Hierarchies of classification terms have been improved. Compound and food classifications have been refined. Compounds are now first classified according to their type of exposure (‘Diet’ or ‘Pollution’). Chemical families corresponding to these exposures can be found in the next levels of the classification hierarchy. Classes such as ‘Lipids’, ‘Polyphenols’, or ‘Vitamins’ can now logically be found below ‘Diet’. Chemical families such as ‘PBB’, ‘PCB’ or ‘PBDE’ can be found below ‘Air and water pollutants’, a subcategory of ‘Pollution’. For instance, the compound ‘Kahweol oxide glucuronide’ initially classified as ‘Naphthofurans’ is now classified as ‘Methylxanthines’, together with other similar caffeine-related compounds. For the foods, classification has also been revised. All fruits and vegetables are now grouped together below ‘Fruits and vegetables’. This category also groups their products, including juices. In the scientific publications it is not always stated if the juices have been included with the fruits; for this reason there is no ‘Juice’ item to be found inside the food classification. However, controlled vocabularies can be used for the juices. For instance, the term ‘Grapefruit juice’ can be found inside the ‘Citrus fruits’ classification.

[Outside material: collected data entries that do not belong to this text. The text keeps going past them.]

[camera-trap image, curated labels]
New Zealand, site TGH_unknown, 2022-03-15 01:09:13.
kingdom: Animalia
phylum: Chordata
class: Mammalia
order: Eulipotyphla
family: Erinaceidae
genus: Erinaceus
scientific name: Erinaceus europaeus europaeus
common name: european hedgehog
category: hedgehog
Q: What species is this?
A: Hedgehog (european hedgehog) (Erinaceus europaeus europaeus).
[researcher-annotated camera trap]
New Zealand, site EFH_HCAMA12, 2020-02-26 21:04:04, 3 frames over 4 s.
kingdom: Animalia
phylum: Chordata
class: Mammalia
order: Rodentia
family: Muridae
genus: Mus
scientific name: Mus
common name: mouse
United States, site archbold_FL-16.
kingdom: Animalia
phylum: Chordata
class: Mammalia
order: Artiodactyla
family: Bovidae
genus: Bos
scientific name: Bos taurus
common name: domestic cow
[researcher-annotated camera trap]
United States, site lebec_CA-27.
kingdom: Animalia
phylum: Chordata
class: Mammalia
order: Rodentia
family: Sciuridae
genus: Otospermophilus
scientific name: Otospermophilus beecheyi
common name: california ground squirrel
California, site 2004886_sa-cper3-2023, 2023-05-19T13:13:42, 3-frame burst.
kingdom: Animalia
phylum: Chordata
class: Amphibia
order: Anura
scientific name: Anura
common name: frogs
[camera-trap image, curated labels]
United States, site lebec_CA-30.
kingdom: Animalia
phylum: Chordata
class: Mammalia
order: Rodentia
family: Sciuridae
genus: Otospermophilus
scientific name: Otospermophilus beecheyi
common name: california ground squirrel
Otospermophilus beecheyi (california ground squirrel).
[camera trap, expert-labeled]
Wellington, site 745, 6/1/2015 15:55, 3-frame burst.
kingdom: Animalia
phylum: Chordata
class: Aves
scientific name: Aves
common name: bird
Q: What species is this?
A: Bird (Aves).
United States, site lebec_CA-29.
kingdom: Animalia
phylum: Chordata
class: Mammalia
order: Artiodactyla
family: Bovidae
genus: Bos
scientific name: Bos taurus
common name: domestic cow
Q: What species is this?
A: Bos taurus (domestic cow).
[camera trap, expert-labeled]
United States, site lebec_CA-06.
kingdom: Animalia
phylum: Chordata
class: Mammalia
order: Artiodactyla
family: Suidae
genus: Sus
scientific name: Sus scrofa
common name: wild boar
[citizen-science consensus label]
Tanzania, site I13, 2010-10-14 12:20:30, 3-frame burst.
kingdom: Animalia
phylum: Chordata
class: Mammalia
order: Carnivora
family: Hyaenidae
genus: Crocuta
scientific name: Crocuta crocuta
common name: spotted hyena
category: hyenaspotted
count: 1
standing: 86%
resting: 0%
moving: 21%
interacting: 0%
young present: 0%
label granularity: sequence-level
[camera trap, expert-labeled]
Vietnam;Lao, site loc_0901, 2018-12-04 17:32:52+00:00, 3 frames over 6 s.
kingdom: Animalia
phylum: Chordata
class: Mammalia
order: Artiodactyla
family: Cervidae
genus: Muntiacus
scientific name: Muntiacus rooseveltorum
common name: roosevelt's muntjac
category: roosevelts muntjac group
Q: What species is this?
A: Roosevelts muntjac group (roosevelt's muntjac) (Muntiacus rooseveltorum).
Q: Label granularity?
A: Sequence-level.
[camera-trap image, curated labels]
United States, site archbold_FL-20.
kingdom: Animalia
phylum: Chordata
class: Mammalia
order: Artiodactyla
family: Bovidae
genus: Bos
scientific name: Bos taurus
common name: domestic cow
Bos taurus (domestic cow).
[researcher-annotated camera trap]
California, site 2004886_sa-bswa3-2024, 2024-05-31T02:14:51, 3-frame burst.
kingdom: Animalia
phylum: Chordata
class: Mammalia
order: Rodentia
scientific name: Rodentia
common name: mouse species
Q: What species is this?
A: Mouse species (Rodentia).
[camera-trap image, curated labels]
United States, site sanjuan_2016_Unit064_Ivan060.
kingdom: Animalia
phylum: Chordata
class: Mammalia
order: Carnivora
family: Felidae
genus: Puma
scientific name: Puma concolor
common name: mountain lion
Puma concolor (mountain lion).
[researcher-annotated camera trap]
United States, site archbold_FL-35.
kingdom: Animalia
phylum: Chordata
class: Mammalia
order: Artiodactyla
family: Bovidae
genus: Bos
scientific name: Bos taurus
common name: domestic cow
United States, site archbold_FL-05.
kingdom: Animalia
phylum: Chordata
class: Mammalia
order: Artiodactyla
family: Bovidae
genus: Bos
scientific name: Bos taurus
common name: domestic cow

Classifications are also available for biospecimens, analytical methods and cancers. Biospecimens are separated in ‘Blood’, ‘Urine’ and ‘Other’. Urine is subdivided in ‘Spot urine’ and ‘Timed urine’. Blood is subdivided in its different fractions: ‘Plasma’, ‘Serum’, or ‘Whole blood’. Analytical methods can be browsed by ‘Chromatography’, ‘Spectrometry’ etc. Categories such as ‘Gas chromatography’ and ‘Liquid chromatography’ are found below ‘Chromatography’. No established classifications for the compounds, foods, biospecimens and analytical methods were satisfactory enough for use by epidemiologists or nutritional scientists and those were specifically built for Exposome-Explorer. On the other hand, cancers were classified using the WHO ICD-10 2016 (https://icd.who.int/browse10/2016/en).

Database implementation

Exposome-Explorer is a web application developed in Ruby on Rails (http://rubyonrails.org). The data is stored in a MySQL database (http://www.mysql.com/). Since our initial release, Rails and its gems have been regularly upgraded. Rails is now installed at version 4.2. The jQuery DataTables plugin (http://www.datatables.net/) has been upgraded to version 1.10.15. Bootstrap (http://getbootstrap.com/) has been upgraded to 4.0.0.alpha6. The Wishart lab's Unearth gem used for the website global search has been replaced with Searchkick (https://github.com/ankane/searchkick), also based on Elasticsearch indexing (https://www.elastic.co/). Chemical structures are hosted on the the Wishart lab's MolDB structure server (http://moldb.wishartlab.com/). Chemical information (e.g. IUPAC name, formula, molecular weight) is automatically calculated from the structures. Compounds with a chemical structure are automatically classified with the ClassyFire webserver (http://classyfire.wishartlab.com/) and the ChemOnt chemical taxonomy (12). Interactive classifications are displayed with the jQuery plugin jsTtree (https://www.jstree.com/). The Exposome-Explorer website is responsive and is compatible with different systems and screen sizes, including mobile devices.

Interface enhancements

Exposome-Explorer's public user interface has been revamped in order to improve user's experience and to incorporate the new data types (Figure 1). In particular, the top navigation menu has been reorganized to improve clarity and navigational ease. The ‘Biomarker data’ menu gathers all the categories of data available in the database. These data include ‘Biomarkers’, ‘Concentrations’, ‘Reproducibility’, ‘Correlations with exposures’, ‘Candidates from metabolomics’ and ‘Associations with cancer risk’. The ‘Classifications’ menu provides access to the controlled vocabularies and their classifications: ‘Compounds’, ‘Foods’, ‘Cancers’, ‘Biospecimens’, ‘Analytical methods’ and ‘Cohorts’. Each classification is represented as a tree, which can be expanded or collapsed. Classifications are listed in a table below the tree. This table can be filtered either by selection of one or several items inside the tree, or directly by typing a keyword in the filter box. With these changes it is now possible to retrieve all data available in the database for any level of classification (e.g. all data for ‘Diet’, ‘Polyphenols’ or ‘Flavonols’). The ‘Publications’ menu lists all the annotated publications used to assemble the database. For each publication, numbers of the different types of data collected can be viewed when showing hidden columns. The ‘Structure search’ menu allows users to search by chemical structure or by molecular weight. From the ‘Downloads’ menu, users can easily find CSV files for several important Exposome-Explorer data sets. It is also possible to get the most current data, or data that is not available in the Downloads, with ‘Copy displayed rows’ available in any data table of the website.

Figure 1.

Figure 1.

Screenshot montage of several interface enhancements. Structural information (A), MolDBI and ClassyFire data (B), cancer data (C), quick search results (D), compound classification (E) and food classification (F).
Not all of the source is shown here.